O naturalista e viajante inglês John Mawe escreveu em 1809: “Jantamos com apetite, mais ou menos às sete horas, galinha assada e mandioca, que substituía o pão. Este último é tão raro nesta região, que a aldeia de Barbacena, muito povoada, não pôde, embora situada no distrito mais abundante em grãos, nos fornecer senão uma rosca.”

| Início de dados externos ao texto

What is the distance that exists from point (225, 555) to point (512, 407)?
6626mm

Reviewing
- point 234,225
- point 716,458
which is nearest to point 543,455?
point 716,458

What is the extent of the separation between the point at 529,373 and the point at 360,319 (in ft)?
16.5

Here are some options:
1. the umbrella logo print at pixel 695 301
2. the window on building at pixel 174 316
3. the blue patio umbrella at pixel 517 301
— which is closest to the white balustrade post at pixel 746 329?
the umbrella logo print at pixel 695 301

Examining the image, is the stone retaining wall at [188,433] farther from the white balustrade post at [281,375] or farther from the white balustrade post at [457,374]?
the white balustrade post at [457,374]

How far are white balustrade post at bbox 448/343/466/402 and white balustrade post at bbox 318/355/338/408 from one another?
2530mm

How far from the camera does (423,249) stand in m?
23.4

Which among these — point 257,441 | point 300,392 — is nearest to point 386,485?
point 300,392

Já o geólogo americano Orville Dalbert Derby, falando sobre a região de São Paulo e Minas Gerais na década de 1870, disse o seguinte: “Nunca prestei atenção à distribuição das farinhas, mas, conforme me lembro, nas partes de Minas e São Paulo por onde tenho andado, encontram-se geralmente as duas, parecendo-me ser a preferida a do milho. Creio que os antigos paulistas eram comedores de farinha de milho e angu, e até onde eles foram encontram-se o monjolo e roda de fubá. […] Ricos e pobres preparam a farinha de milho socando no monjolo, depois de macerados (e frequentemente apodrecidos, especialmente em São Paulo) os grãos, assando depois a massa num forno como o de mandioca. Canjica parece ser um prato especialmente paulista, e ainda hoje, em algumas mesas mais ricas (como a de D. Veridiana Prado), ela aparece quase constantemente.”

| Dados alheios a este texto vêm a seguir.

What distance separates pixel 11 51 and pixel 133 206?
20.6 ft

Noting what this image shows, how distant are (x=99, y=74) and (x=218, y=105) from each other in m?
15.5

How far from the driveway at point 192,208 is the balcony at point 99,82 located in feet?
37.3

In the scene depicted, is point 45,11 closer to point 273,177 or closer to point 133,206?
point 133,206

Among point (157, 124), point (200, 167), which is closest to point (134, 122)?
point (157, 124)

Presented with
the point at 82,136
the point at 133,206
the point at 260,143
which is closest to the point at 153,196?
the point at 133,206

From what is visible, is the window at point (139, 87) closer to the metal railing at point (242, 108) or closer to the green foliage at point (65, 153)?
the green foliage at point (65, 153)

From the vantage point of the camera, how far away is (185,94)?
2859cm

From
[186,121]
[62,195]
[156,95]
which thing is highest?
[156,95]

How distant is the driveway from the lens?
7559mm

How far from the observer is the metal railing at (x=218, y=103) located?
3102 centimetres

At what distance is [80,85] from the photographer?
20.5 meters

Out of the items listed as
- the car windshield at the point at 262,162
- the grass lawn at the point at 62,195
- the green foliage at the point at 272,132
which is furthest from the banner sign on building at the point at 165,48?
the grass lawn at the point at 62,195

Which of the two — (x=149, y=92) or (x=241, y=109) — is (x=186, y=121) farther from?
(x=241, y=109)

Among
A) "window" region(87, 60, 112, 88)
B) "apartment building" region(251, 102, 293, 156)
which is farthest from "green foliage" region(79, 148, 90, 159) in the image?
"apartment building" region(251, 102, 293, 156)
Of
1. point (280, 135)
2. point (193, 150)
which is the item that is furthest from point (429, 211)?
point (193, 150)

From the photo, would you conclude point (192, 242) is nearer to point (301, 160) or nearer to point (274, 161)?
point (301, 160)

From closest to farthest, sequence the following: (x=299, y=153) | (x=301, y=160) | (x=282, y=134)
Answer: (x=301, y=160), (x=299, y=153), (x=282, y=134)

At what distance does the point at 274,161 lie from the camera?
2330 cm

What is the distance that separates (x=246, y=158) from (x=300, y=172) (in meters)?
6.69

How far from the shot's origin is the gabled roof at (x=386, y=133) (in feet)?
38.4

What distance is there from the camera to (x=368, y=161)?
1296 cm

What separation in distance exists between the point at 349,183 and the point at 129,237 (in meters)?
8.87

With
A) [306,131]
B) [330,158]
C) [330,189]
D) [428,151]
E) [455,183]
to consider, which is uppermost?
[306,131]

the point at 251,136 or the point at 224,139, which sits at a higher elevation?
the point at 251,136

As quitandeiras continuaram com seu comércio de pães, bolos, pão de ló e outras iguarias durante todo o século 19, até o estabelecimento das feiras livres e a regulamentação do comércio de alimentos de ruas, numa luta constante contra a prefeitura e a Câmara da cidade. O trigo só entrou de vez na alimentação paulista com as grandes exportações americanas e russas de meados do século 19, que envolviam uma série de novas técnicas de plantio, colheita e exportação regulares por navios a vapor. Com isso, o preço do trigo baixou consideravelmente e o pão tornou-se um alimento regular nas mesas brasileiras.
Em São Paulo, essa exportação de pão se aliou à chegada de uma nova leva de habitantes vindos da Europa – os imigrantes. Os italianos passaram a entrar em números cada vez maiores para abastecer as lavouras de café. Inconformados com a dieta brasileira, exigiam trigo para o pão e para a pasta, feitos muitas vezes em casa. Minha avó costumava fazer macarrão até ficar muito doente e não conseguir mais ficar de pé, assim como sua mãe e sua sogra, que vieram da cidade de Pizo, na Calábria, para São Paulo.

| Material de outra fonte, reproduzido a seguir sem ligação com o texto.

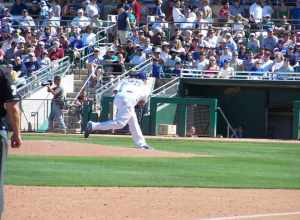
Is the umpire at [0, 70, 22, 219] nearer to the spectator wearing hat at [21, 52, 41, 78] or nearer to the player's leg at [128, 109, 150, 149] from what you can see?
the player's leg at [128, 109, 150, 149]

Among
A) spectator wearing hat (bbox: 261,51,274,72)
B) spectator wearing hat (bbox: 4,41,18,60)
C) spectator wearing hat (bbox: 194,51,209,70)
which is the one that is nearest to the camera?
spectator wearing hat (bbox: 261,51,274,72)

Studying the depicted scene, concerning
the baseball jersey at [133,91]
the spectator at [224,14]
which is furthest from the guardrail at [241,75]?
the baseball jersey at [133,91]

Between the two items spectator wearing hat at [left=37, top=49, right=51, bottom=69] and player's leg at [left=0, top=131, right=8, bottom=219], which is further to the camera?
spectator wearing hat at [left=37, top=49, right=51, bottom=69]

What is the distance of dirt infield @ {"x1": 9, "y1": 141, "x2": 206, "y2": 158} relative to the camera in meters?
17.9

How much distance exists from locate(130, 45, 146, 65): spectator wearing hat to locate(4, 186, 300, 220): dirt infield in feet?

O gosto pelo trigo aliou-se à ideia de transformação e modernidade no país naquela época. O pão e as padarias se espalharam pelas cidades. Já na década de 1930, o poeta modernista Manuel Bandeira escreve sobre as duas forças que moviam o país, imitando o barulho da ferrovia: “Café com pão/ Café com pão/ Café com pão / Virge maria que foi isso maquinista? / Agora sim / Café com pão / Agora sim / Voa, fumaça / Corre, cerca / Ai seu foguista / Bota fogo / Na fornalha / Que eu preciso / Muita força / Muita força / Muita força / Oô...”.